Paseo por Marsella, esa vieja amiga desconocida


Hace dos semanas me encontraba sola en casa. Me había prometido comer un plato de ensalada pero acabé abriendo una lata de tónica y zampándome una bolsa de patatas mientras miraba un viejo episodio de expediente X. El mayor estaba con mi ex en Andalucía. La pequeña con mis padres. Un vuelo me esperaba por la mañana hacía Marsella. La razón, mi suegra había muerto tras 10 años de lucha contra una esclerosis múltiple que la condenaría a una cama inmovilizada. 

La pantalla del móvil se encendió y me enteré de la muerte de Gabo. Instintivamente me fui hacia la librería. Cogí la escalera y empecé a buscar el libro que más me ha impactado cuando apenas tenía 18 años: 100 años de soledadAllí subida en la escalera, en el silencio de la noche, y apenas la luz del pasillo, mis dedos empezaron a pasearse por los lomos de los libros. Mientras buscaba cosquilleé suavemente a Kundera, pellizqué a Huxley, sonreí a Jaume Cabré y busqué libros que un día presté a otros lectores y decidieron no volver. 

Tantas lecturas amadas, tantos momentos únicos, páginas que acompañaron mis noches. Y sin embargo, allí estaba Gabo. Me preguntaba por qué de todos estos autores él ocupaba un espacio especial en mi vida. ¿Su realismo mágico? No, el imaginario de Gabo era el imaginario colectivo, un simbolismo que el sabía cerrar eso sí de forma única. No, la razón era otra. Y al final lo vi. Cada uno de sus libros ha marcado parte de mi vida. Crónica de una muerte anunciada mi época de bachillerato, dura y de la que tanto huyo, pero en la que mi mente era capaz de emocionarse y apasionarse con cada conocimiento. 100 años de soledad, mi inicio en la universidad. Macombo y la familia Buendía fueron unos fieles acompañantes en un principio que no me resultó nada fácil. El amor en los tiempos de cólera mi separación. Algunas de sus frases me mantuvieron cuerda. Y así, cada uno de ellos. Ahora su muerte me recordaría la de Sylvie. La mujer que sin apenas conocerme me abrió la puerta de su casa y se fundió en un abrazo. La que jugaba con mi pequeño con un mono que le hacía reír a carcajadas. Su casa de Marsella.

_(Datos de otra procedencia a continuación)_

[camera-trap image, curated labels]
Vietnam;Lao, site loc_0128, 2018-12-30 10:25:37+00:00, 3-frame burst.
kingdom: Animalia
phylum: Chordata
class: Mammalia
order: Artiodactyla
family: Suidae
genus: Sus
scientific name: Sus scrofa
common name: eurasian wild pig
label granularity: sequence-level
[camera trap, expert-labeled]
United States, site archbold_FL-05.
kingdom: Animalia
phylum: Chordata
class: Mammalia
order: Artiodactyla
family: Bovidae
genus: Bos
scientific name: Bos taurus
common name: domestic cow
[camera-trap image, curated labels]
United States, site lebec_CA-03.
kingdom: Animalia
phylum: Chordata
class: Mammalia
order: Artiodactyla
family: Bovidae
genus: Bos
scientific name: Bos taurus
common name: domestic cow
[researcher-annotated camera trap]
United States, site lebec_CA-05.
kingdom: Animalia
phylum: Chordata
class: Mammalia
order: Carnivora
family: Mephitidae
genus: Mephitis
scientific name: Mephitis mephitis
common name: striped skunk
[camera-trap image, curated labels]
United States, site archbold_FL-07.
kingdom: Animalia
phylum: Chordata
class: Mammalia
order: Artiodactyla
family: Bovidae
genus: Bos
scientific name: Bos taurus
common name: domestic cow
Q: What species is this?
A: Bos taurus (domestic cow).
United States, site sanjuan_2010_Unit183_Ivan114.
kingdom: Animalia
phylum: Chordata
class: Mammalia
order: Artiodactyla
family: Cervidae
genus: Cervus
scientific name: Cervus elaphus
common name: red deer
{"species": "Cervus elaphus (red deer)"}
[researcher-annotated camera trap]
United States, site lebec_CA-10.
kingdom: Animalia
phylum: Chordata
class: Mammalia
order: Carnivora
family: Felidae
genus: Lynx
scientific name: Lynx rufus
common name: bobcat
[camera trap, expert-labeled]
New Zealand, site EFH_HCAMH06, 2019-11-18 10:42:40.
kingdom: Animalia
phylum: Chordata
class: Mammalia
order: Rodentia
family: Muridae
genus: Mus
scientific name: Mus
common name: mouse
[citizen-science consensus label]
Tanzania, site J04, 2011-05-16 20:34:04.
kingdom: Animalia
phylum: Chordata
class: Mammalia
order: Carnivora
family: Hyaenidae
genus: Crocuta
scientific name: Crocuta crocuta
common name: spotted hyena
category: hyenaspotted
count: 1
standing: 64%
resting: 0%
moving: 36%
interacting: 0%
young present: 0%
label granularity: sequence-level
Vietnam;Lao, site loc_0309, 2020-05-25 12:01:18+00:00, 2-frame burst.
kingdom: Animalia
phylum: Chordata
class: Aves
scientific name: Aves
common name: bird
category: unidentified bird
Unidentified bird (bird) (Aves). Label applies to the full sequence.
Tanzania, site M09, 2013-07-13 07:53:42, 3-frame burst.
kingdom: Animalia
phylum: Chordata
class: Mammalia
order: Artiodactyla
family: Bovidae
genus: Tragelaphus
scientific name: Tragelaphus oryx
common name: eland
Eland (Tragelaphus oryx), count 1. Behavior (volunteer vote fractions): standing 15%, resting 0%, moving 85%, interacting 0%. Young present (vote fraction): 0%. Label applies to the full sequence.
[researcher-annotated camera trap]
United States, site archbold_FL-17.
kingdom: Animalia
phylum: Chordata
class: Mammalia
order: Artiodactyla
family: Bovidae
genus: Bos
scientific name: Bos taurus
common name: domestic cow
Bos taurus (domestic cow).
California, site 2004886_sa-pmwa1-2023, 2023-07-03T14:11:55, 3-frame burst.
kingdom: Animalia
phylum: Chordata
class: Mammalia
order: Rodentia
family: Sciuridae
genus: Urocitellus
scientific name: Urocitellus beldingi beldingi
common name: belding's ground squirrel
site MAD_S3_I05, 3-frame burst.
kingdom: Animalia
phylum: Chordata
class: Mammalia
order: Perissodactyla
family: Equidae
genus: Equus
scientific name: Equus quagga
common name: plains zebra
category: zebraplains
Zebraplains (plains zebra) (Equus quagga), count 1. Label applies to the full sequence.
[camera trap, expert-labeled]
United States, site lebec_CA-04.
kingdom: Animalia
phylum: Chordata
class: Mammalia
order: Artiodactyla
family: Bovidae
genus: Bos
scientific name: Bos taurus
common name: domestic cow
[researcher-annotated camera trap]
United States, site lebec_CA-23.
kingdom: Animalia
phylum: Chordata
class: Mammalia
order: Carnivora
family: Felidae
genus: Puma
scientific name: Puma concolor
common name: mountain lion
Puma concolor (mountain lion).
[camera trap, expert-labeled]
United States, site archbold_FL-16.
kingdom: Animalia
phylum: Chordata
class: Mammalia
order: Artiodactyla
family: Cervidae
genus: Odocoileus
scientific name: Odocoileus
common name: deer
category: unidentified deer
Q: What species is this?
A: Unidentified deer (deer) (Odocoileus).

Marsella la he conocido a pedazos. A pesar de los muchos viajes que hemos hecho, la conozco muy poco. La he observado como entre visillos. Y me ha ido enamorando poco a poco. Mi primera impresión, aún superando una separación, fue de caos total. Mi mente necesitaba orden y en ese momento se me mostró hostil. Pero poco a poco me iba enganchando a ella, a medida que yo recontraba conmigo misma, y quería conocer más y más. Cada vez me recordaba a una vieja amiga. A la vieja Barcelona. La Barcelona cara al mar, la de viejos y callejones imposibles. 


Sus paradas de pescado en el puerto, sus fachada al mar, la mezcla de generaciones de inmigración, el Mistral soplando, su ruido mediterráneo.

Hace dos semanas, por circunstancias extremadamente duras, nos sentamos en un restaurante con terraza,La Pasarelle. Su servicio sin prisa me resultó extrañamente familiar, igual que su sopa de pescado, deliciosa, su panaché, los niños jugando, y su decoración digna del Born. Una terraza ciertamente única.


Allí sentada en la terraza me sentí más próxima a mi Barcelona natal. Y recordé que...


Creo que era la única entre toda la gente que me rodeaba en Saint Victor que se quedó hipnotizada con la vieja mesa de flores y la luz que la iluminaba.


Que hacía esa mesa en medio de la iglesia es aún un misterio para mí. En sus puertas me asomé y me dejé guiar por los antiguos fuertes erguidos para proteger al exterior de la temida Marsella que asomaban entre las rejas.

  
Marsella, esa vieja y gran desconocida a quién he querido homenajear con este post. A ella y todo lo que representa.